INSTRUCTIONS FOR THE TASK: Return the passage on top-k dominating queries over incomplete datasets in its entirety, word for word.

TEXT PROVIDED:
The TKD query on the incomplete dataset is completely different from that on the complete dataset. Due to the existence of missing data, the traditional algorithm cannot carry out calculation. Therefore, we must consider the impact of missing values on the dominant relationship on some dimensions. Wang et al. [13] provided more details and definitions to give a better understanding of top-k and Skyline queries based on uncertain data. Khalefa et al. [14] propose TKD query processing using the ISkyline algorithm that is especially suitable for incomplete data. Lian and Chen [15] also consider the uncertain data, so they proposed a new algorithm, called Probabilistic Top-k Dominating (PTD) to realize the top-k dominating query in uncertain data. Then, Lian and Chen [16] propose an effective pruning approach to reduce the PTD search space and present an efficient query procedure to answer PTD queries. Han et al. [17] worked on TKD queries on massive data, accomplished by sorting and listing values and making the process faster than other methods. Zhang et al. [18] proposed incomplete models and estimate probability density functions of missing values on independent, correlated, and anti-correlated distributions, respectively. Chen et al. [19] proposed a novel algorithm, called High-Utility-Occupancy Pattern Mining in Uncertain databases (UHUOPM) to process the missing values in utility mining. Some studies use feature engineering and feature extraction methods to deal with missing data in datasets. Sefidian et al. proposed a novel technique to impute missing data, which employs a new version of Fuzzy c-Means clustering algorithm which benefits from advantages of Grey Relational Grade over Minkowski-like similarity measures [20]. Biessmann et al. release DataWig [21], a robust and scalable approach for missing value imputation that can be applied to tables with heterogeneous data types, including unstructured text.

(Spatial questions based on pictures)

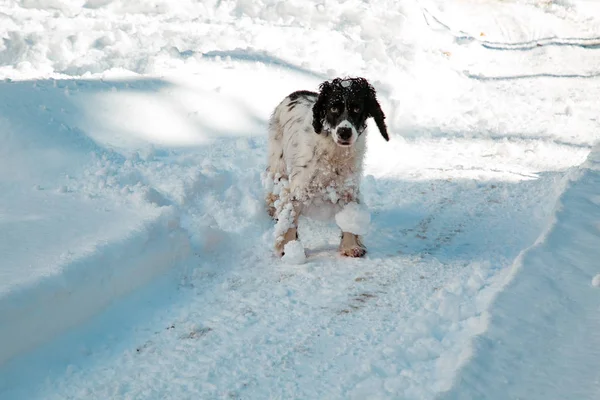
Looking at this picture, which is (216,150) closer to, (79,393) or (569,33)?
(79,393)

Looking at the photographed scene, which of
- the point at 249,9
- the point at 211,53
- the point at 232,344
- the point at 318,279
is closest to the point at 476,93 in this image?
the point at 211,53

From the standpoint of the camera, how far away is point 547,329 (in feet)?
12.3

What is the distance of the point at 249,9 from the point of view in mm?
14984

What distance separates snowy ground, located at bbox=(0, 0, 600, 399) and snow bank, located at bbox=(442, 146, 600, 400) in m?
0.01

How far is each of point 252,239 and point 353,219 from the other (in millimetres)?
907

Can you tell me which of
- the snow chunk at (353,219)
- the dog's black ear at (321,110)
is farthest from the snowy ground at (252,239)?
the dog's black ear at (321,110)

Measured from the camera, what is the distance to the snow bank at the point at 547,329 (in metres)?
3.19

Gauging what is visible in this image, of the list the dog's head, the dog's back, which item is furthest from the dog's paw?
the dog's back

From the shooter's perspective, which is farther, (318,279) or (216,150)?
(216,150)

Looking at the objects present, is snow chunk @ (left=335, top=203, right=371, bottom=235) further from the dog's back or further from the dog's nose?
the dog's back

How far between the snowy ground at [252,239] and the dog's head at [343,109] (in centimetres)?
102

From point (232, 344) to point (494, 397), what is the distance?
157 cm

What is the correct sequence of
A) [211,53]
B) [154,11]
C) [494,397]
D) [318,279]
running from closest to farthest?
[494,397] < [318,279] < [211,53] < [154,11]

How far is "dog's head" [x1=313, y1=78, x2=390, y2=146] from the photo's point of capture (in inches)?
215
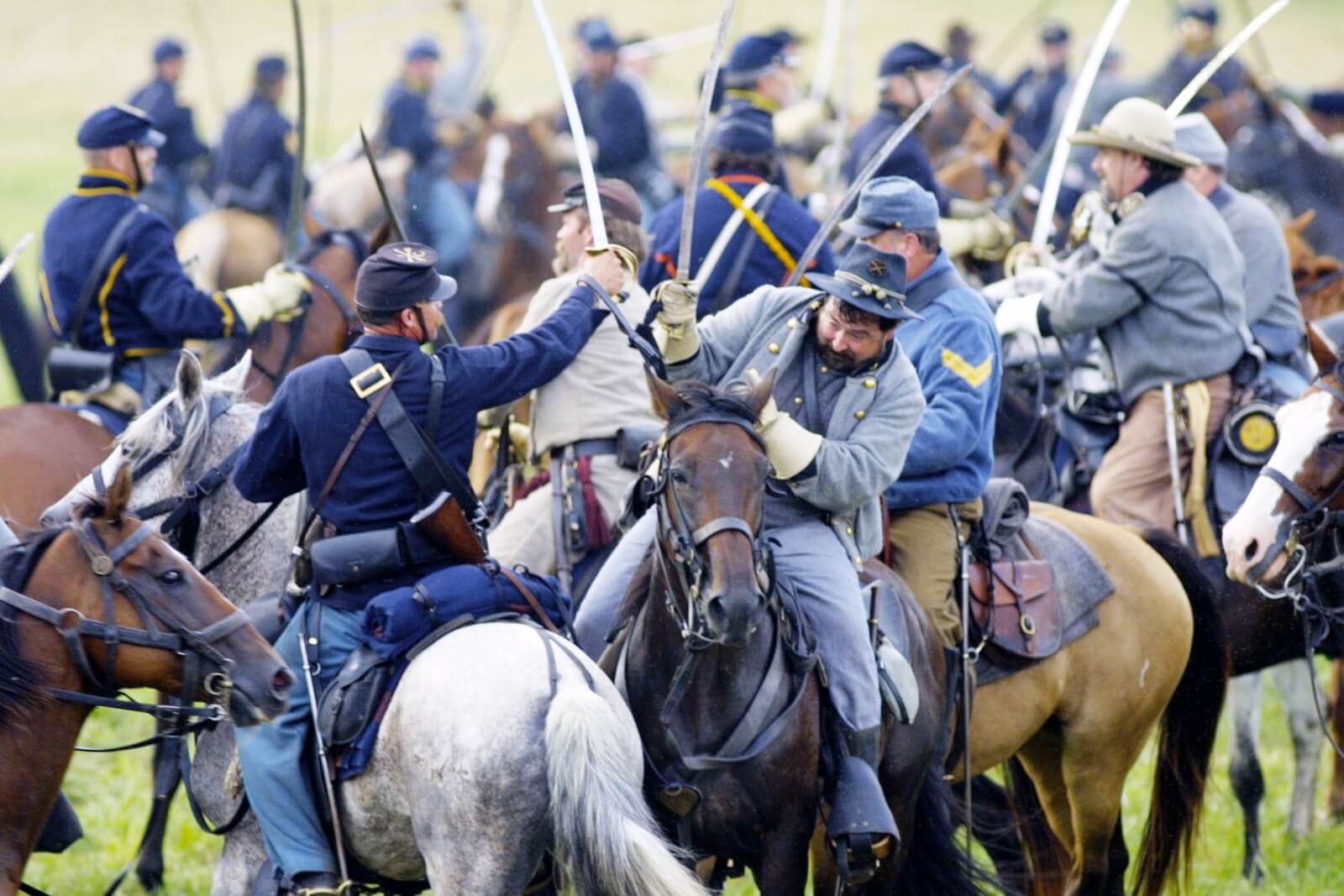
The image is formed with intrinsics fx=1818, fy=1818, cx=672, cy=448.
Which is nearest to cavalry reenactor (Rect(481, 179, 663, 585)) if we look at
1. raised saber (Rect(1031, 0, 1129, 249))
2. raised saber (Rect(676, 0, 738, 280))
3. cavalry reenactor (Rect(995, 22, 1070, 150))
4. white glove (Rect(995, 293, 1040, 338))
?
raised saber (Rect(676, 0, 738, 280))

FINAL RESULT:
The TKD query on the incomplete dataset is completely different from that on the complete dataset. Due to the existence of missing data, the traditional algorithm cannot carry out calculation. Therefore, we must consider the impact of missing values on the dominant relationship on some dimensions. Wang et al. [13] provided more details and definitions to give a better understanding of top-k and Skyline queries based on uncertain data. Khalefa et al. [14] propose TKD query processing using the ISkyline algorithm that is especially suitable for incomplete data. Lian and Chen [15] also consider the uncertain data, so they proposed a new algorithm, called Probabilistic Top-k Dominating (PTD) to realize the top-k dominating query in uncertain data. Then, Lian and Chen [16] propose an effective pruning approach to reduce the PTD search space and present an efficient query procedure to answer PTD queries. Han et al. [17] worked on TKD queries on massive data, accomplished by sorting and listing values and making the process faster than other methods. Zhang et al. [18] proposed incomplete models and estimate probability density functions of missing values on independent, correlated, and anti-correlated distributions, respectively. Chen et al. [19] proposed a novel algorithm, called High-Utility-Occupancy Pattern Mining in Uncertain databases (UHUOPM) to process the missing values in utility mining. Some studies use feature engineering and feature extraction methods to deal with missing data in datasets. Sefidian et al. proposed a novel technique to impute missing data, which employs a new version of Fuzzy c-Means clustering algorithm which benefits from advantages of Grey Relational Grade over Minkowski-like similarity measures [20]. Biessmann et al. release DataWig [21], a robust and scalable approach for missing value imputation that can be applied to tables with heterogeneous data types, including unstructured text.